Des grandes lignes qu’elle a pu dégager de cette consultation, l’EUA s’est ainsi fixé quatre missions fondamentales :
– développer une stratégie d’influence auprès des décideurs européens ;
– apporter une aide technique pour soutenir les universités à s’adapter aux objectifs de développement durable et d’inclusion sociale ;
– avoir une vision prospective des universités à l’horizon 2030 ;
– contribuer à renforcer la solidarité européenne grâce, notamment, à la mise en commun des initiatives prises dans chaque pays.
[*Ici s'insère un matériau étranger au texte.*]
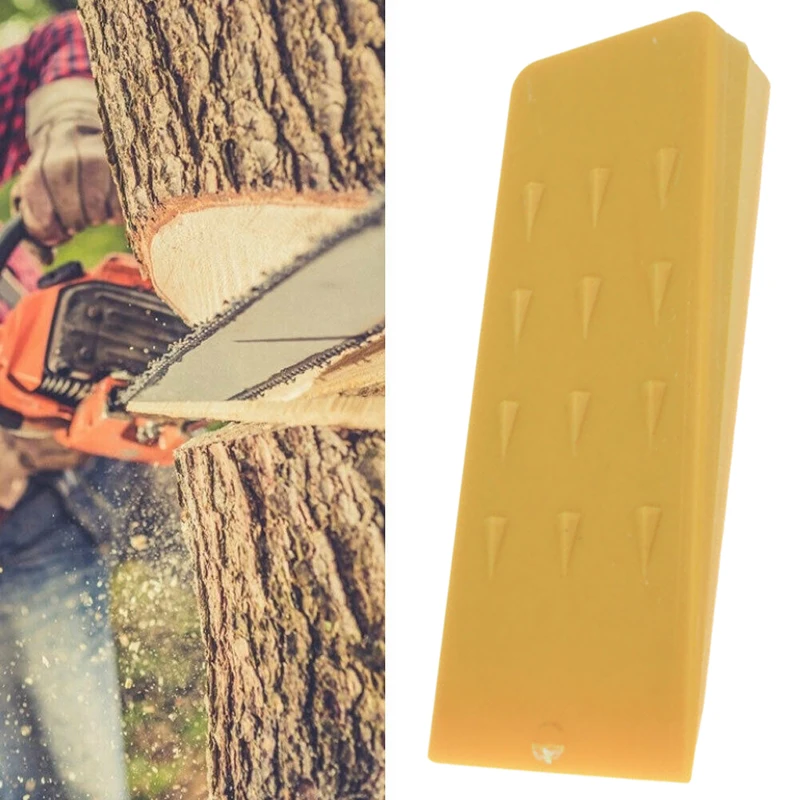 

top Selling 1 PC Chainsaw Felling Wedge Trimmed Cutting Wedge Plastic Sawchain Felling Wedge 8 Inches / 10 Inches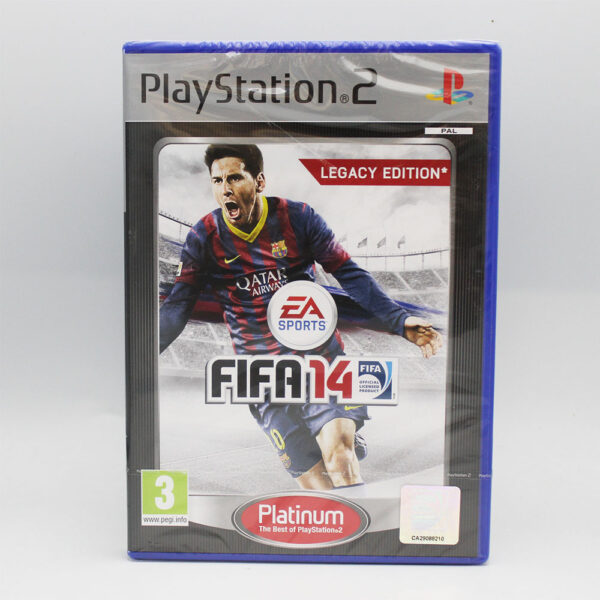 FIFA 14 Legacy Edition Platinum New Sealed PAL Game For Sony PS2 Playstation 2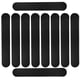 thumbnail image 1 of 10 piezas de forro de sudor desechable para gorra de golf, reductor de tamaño, agradable para la piel, resistente al sudor. negro, 1 of 5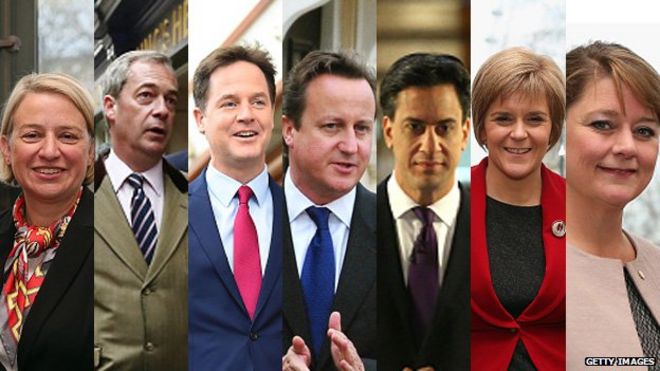 Election 2015: Seven-party TV debate plan announced - BBC News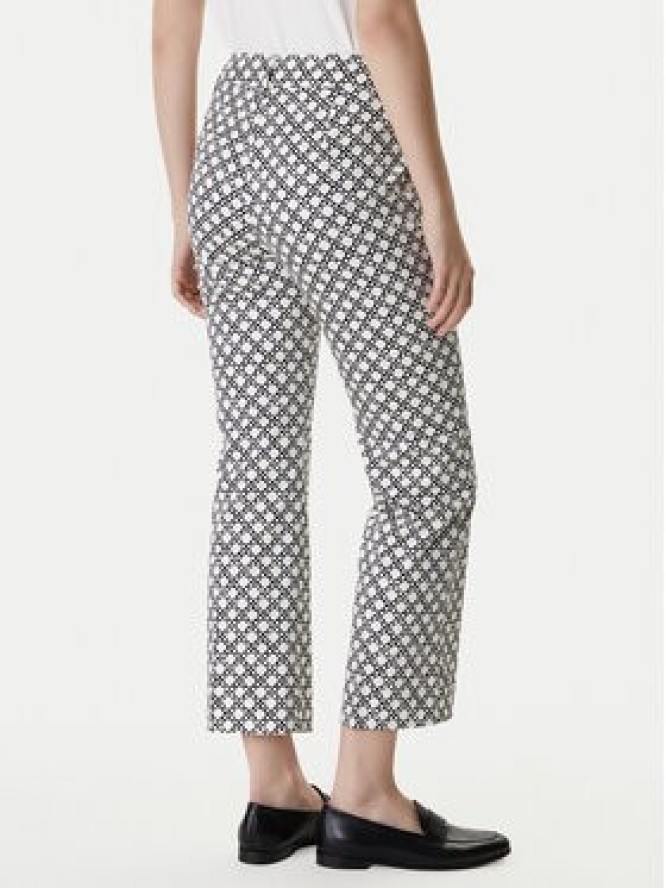 Marella Spodnie materiałowe Classi 2615131201 Czarny Slim Fit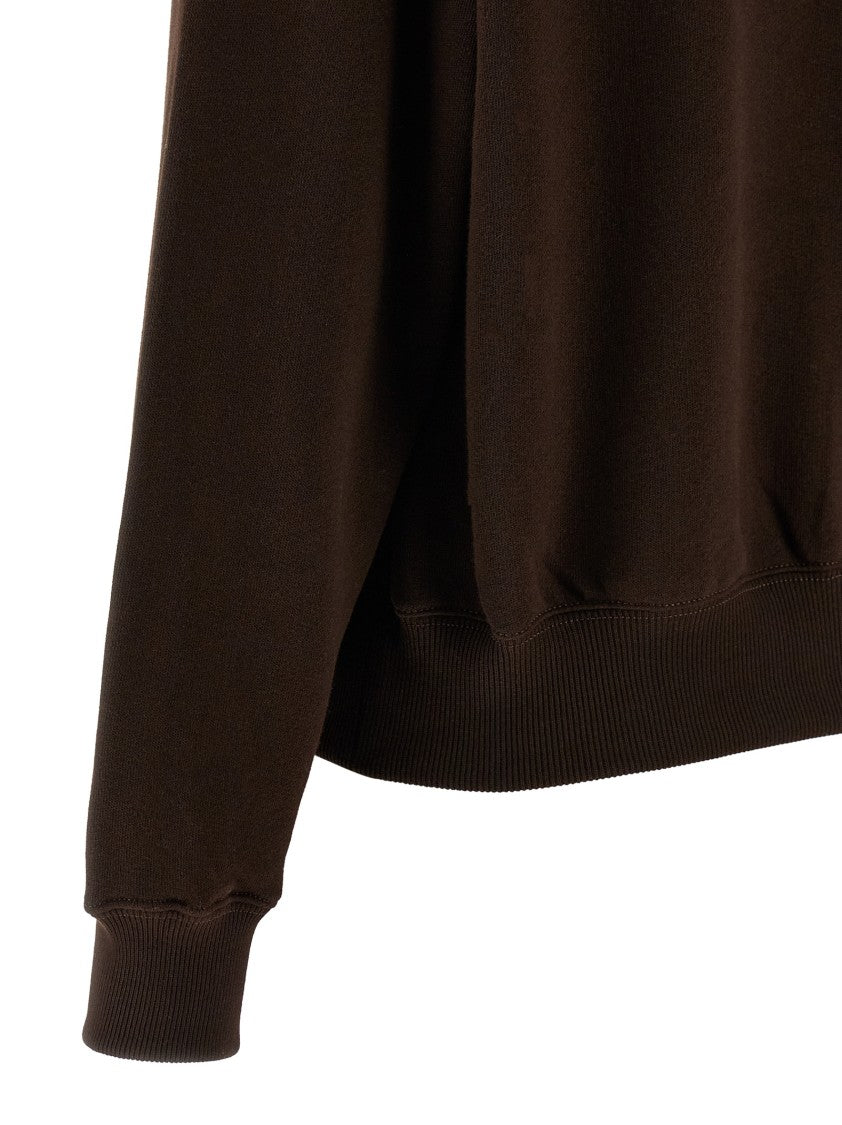 Polo Ralph Lauren Fleece Cotton Hoodie With Logo Embroidery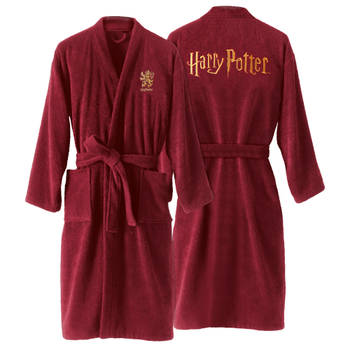 Harry Potter Badjas Gryffindor - Large - Heren - Katoen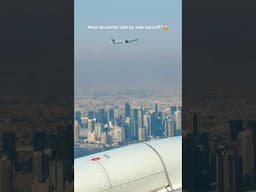 Epic parallel takeoff with Qatar 777🤩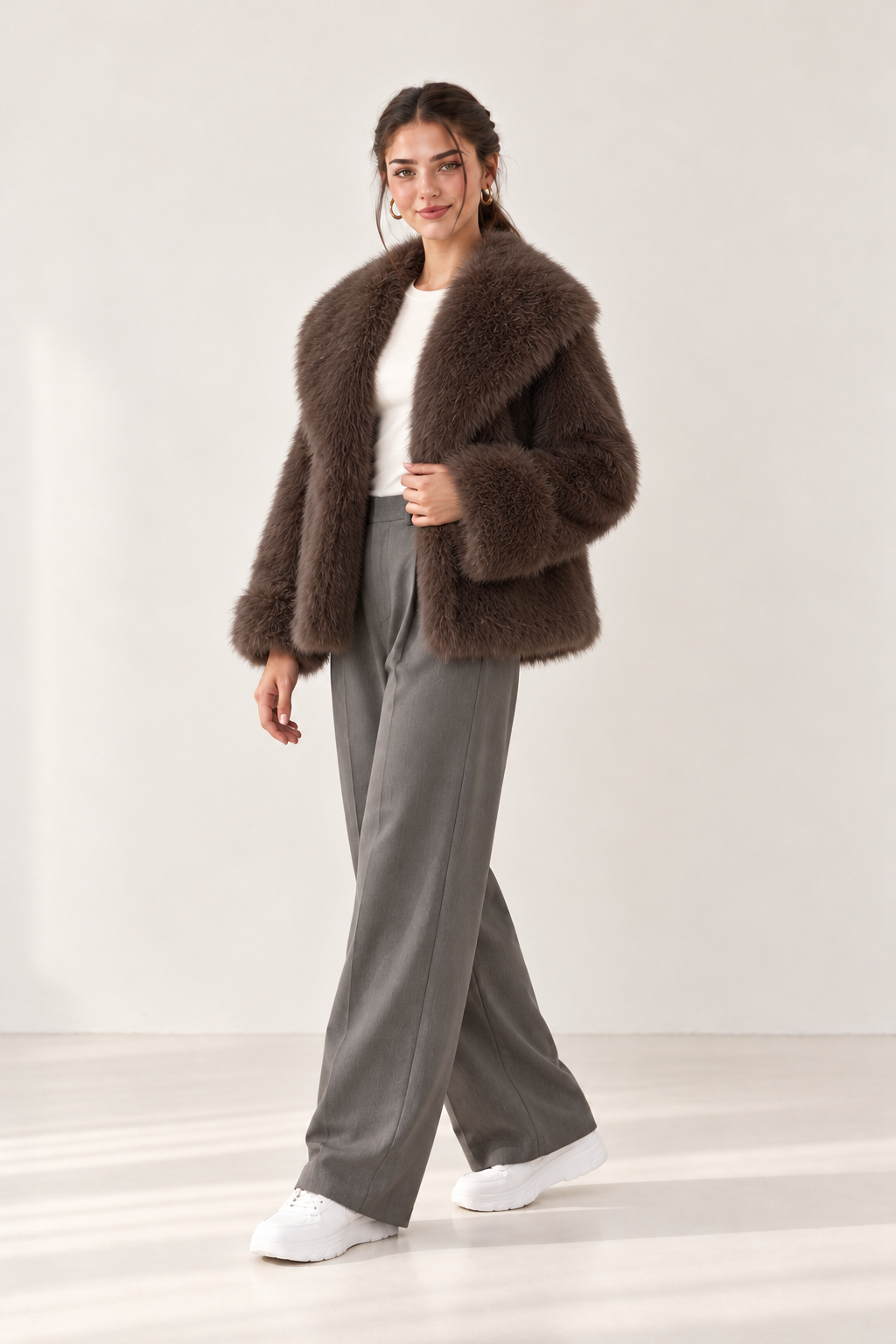 Winter Glow Felljacke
"La plupart des universités sont demandeuses d’une plus grande cohérence de l’enseignement supérieur européen, constate Patrick Lévy. À nous de les encourager à solliciter notre expertise et à se saisir des outils mis en place par l’association qui font la part belle aux échanges de pratiques et aux événements collaboratifs."

Des universitaires français plus impliqués

D’ici la fin de l’année, l’EUA dévoilera un premier plan d’actions listant les détails des objectifs attendus pour 2021. Ce plan sera ensuite revu chaque année, en collaboration avec les conférences nationales et le conseil d’administration de l’association.

"C’est à cette condition que nous pourrons rester proactifs pour peser sur les décisions européennes", confie Patrick Lévy. Et le président du comité Europe de la CPU de souhaiter également, dans cette démarche, l’adhésion plus large des vice-présidents et enseignants-chercheurs français. "Il y a des tas d’événements autour de l’innovation pédagogique ou de la transformation numérique qui pourraient les intéresser. L’un de mes objectifs est qu’ils y participent plus à l’avenir."